The Federal Trade Commission disclosed new details in its lawsuit against Amazon.com to publicly name three executives who the agency says played a key role in a scheme to enroll customers unwittingly in the company’s Prime program and make it difficult for them to cancel their subscription.

On Wednesday, the agency amended a lawsuit it filed in June, with additional details of Amazon’s efforts to sign up and keep Prime customers. The agency also unredacted parts of its initial complaint.

The agency says that Neil Lindsay, who served as a senior vice president overseeing Prime during the period, Russell Grandinetti, the company’s senior vice president of international consumer and Jamil Ghani, a company vice president who oversees the Prime subscription program, were aware of the company’s misconduct and chose not to act. Lindsay and Grandinetti are both part of Amazon’s S-team, a group of the most senior leaders at the company under Amazon CEO Andy Jassy.

The FTC alleges that Amazon had a purposefully complicated cancellation system for Prime members that internally was code-named “Iliad” after the ancient Greek work by Homer. The epic poem is notoriously hard to read.

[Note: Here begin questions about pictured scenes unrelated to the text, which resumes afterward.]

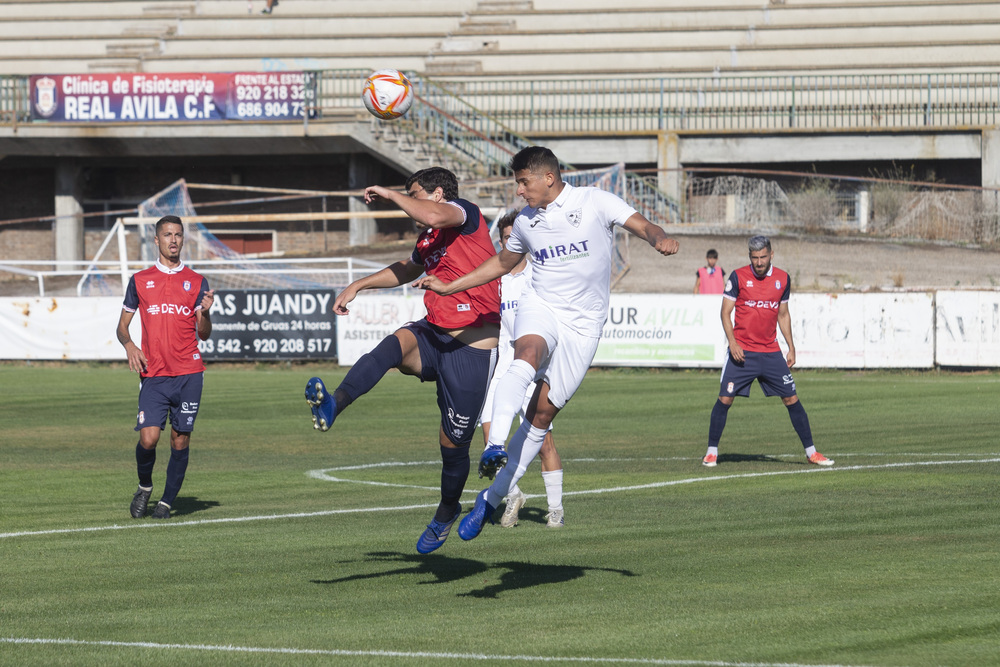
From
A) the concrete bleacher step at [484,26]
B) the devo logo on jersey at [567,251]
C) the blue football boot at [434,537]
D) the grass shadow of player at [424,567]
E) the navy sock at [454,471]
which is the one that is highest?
the concrete bleacher step at [484,26]

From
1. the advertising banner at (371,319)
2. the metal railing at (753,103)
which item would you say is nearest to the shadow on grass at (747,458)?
the advertising banner at (371,319)

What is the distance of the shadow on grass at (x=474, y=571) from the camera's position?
690cm

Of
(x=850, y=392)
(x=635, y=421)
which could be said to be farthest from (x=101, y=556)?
(x=850, y=392)

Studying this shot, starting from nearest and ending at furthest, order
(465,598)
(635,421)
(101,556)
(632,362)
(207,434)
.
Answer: (465,598), (101,556), (207,434), (635,421), (632,362)

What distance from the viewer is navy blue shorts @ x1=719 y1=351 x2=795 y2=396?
495 inches

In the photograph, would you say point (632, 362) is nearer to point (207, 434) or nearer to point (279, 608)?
point (207, 434)

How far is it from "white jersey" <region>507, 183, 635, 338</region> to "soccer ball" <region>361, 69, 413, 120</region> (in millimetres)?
2875

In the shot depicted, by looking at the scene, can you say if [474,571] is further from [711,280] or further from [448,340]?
[711,280]

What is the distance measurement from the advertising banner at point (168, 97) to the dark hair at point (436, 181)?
96.6 feet

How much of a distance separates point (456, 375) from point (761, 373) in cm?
601

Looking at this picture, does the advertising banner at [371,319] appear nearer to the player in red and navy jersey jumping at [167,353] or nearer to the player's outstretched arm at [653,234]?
the player in red and navy jersey jumping at [167,353]

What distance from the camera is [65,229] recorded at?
41.1 metres

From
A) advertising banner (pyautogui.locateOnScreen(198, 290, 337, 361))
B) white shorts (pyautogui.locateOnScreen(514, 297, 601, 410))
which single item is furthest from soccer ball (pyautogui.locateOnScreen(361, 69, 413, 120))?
advertising banner (pyautogui.locateOnScreen(198, 290, 337, 361))

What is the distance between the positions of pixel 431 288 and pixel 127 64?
38.1m
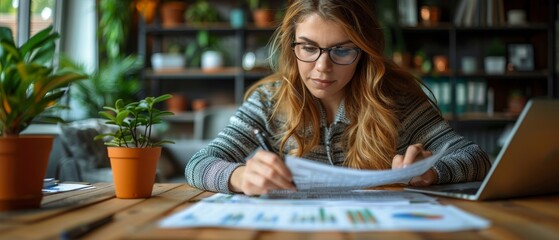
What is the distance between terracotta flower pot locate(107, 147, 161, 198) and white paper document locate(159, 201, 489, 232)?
192 mm

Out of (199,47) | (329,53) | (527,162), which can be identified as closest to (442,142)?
(329,53)

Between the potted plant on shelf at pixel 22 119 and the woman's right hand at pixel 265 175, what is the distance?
336 mm

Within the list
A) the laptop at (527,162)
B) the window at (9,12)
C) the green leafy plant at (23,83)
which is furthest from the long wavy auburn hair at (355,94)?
the window at (9,12)

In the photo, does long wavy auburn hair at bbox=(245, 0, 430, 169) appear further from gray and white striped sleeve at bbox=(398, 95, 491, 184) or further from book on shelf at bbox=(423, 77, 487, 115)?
book on shelf at bbox=(423, 77, 487, 115)

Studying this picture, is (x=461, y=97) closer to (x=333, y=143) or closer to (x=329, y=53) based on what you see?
(x=333, y=143)

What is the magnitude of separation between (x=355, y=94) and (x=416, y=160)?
1.79ft

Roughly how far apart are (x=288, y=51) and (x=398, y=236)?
1.03 metres

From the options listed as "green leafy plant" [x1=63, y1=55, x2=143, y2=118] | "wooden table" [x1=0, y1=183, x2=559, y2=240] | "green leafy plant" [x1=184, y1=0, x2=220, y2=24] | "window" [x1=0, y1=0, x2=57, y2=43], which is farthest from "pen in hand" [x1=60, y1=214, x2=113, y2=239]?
"green leafy plant" [x1=184, y1=0, x2=220, y2=24]

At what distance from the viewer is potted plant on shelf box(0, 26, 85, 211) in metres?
0.92

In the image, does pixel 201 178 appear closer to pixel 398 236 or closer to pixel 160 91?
pixel 398 236

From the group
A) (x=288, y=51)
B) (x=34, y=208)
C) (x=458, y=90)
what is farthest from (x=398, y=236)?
(x=458, y=90)

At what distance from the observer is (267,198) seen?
104 centimetres

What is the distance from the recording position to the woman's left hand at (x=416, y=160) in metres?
1.15

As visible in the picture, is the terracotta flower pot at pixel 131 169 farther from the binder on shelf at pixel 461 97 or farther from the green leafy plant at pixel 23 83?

“The FTC’s decision to add three Amazon leaders to its civil case against the company is unwarranted under the facts and the law,” said an Amazon spokesman. “To claim that their efforts were made in anything but the utmost good faith is unfounded and represents a radical departure from the FTC’s own standards for such claims.”

“We’ve always made it clear and simple for customers to sign up for and cancel Prime, and we look forward to demonstrating that the FTC’s claims to the contrary are wrong” the spokesman said.

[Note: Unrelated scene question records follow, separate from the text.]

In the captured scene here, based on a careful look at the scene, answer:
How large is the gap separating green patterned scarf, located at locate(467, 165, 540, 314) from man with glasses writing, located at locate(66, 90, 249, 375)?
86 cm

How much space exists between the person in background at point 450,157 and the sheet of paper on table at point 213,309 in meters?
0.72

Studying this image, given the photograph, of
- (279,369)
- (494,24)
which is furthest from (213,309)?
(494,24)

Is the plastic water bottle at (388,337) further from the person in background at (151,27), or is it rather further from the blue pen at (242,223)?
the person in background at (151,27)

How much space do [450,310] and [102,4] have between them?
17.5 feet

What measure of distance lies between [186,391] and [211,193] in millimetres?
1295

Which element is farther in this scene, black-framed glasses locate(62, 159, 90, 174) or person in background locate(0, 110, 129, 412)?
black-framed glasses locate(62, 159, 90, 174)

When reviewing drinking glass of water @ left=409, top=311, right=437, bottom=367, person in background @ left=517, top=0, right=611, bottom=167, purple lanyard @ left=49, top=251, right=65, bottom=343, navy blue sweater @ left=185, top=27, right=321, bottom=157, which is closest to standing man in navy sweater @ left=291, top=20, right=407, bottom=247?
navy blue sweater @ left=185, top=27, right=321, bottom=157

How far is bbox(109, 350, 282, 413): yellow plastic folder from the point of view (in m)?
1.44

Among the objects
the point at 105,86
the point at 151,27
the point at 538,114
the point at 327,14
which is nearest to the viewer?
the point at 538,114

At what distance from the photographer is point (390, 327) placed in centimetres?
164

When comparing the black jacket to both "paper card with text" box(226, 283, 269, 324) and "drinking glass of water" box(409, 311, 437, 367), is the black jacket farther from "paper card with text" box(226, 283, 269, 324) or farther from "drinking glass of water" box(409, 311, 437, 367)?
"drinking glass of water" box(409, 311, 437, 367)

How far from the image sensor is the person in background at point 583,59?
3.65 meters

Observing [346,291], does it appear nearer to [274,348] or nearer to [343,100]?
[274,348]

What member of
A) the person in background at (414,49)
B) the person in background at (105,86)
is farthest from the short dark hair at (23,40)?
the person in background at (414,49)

Newly unredacted parts of the complaint show Amazon executives dismissing concerns about Prime customers accidentally enrolling. “In a meeting with Amazon designers, Defendant Lindsay was asked about Amazon’s use of dark patterns during the Prime enrollment process,” the new materials say. “Lindsay explained that once consumers become Prime members—even unknowingly—they will see what a great program it is and remain members, so Amazon is ‘okay’ with the situation.”

In another section, “Lindsay suggested something he called ‘scary’—that Amazon should consider making it as easy to decline Prime as to enroll,” the unredacted materials say.

In some of the unredacted sections, Amazon employees make the argument to senior management that the company should be more transparent about its enrollment process. An email to Ghani in 2020 reads: “An unknown $12.99 charge could mean grocery money for a family, gas to fill up a car, or just the last bit of money to make rent…Do we think that they should also [have] to call customer service to ask for a refund, when they discover this unknown charge [for Prime]?”

An email from Lindsay to Ghani acknowledges the intensifying regulatory pressure on the company for the behavior: “I may land in the same place, but given how hot this topic is in the press lately, and the risk of regulatory action in some countries, I [am] [sic] wondering how you might thread the needle…between making it easy to join, easy not to mistakenly join and not unduly difficult to unsubscribe[.]”

Amazon’s Prime membership program provides free shipping and other perks such as video streaming to customers who pay for an annual subscription, and is wildly popular with customers. Prime has more than 200 million members worldwide, and has helped make Amazon a part of customers’ daily shopping habits.

“Amazon tricked and trapped people into recurring subscriptions without their consent, not only frustrating users but also costing them significant money,” FTC Chair Lina Khan said in the agency’s June press release.

The updated lawsuit comes as the agency prepares to file a monopoly lawsuit against Amazon that targets a range of Amazon’s business practices that the FTC finds anticompetitive. The lawsuit will target a number of Amazon’s businesses, such as its Fulfillment by Amazon logistics program and pricing on Amazon.com by third-party sellers, The Wall Street Journal has reported. The lawsuit will suggest that Amazon make “structural remedies” that could lead to a break up of the company.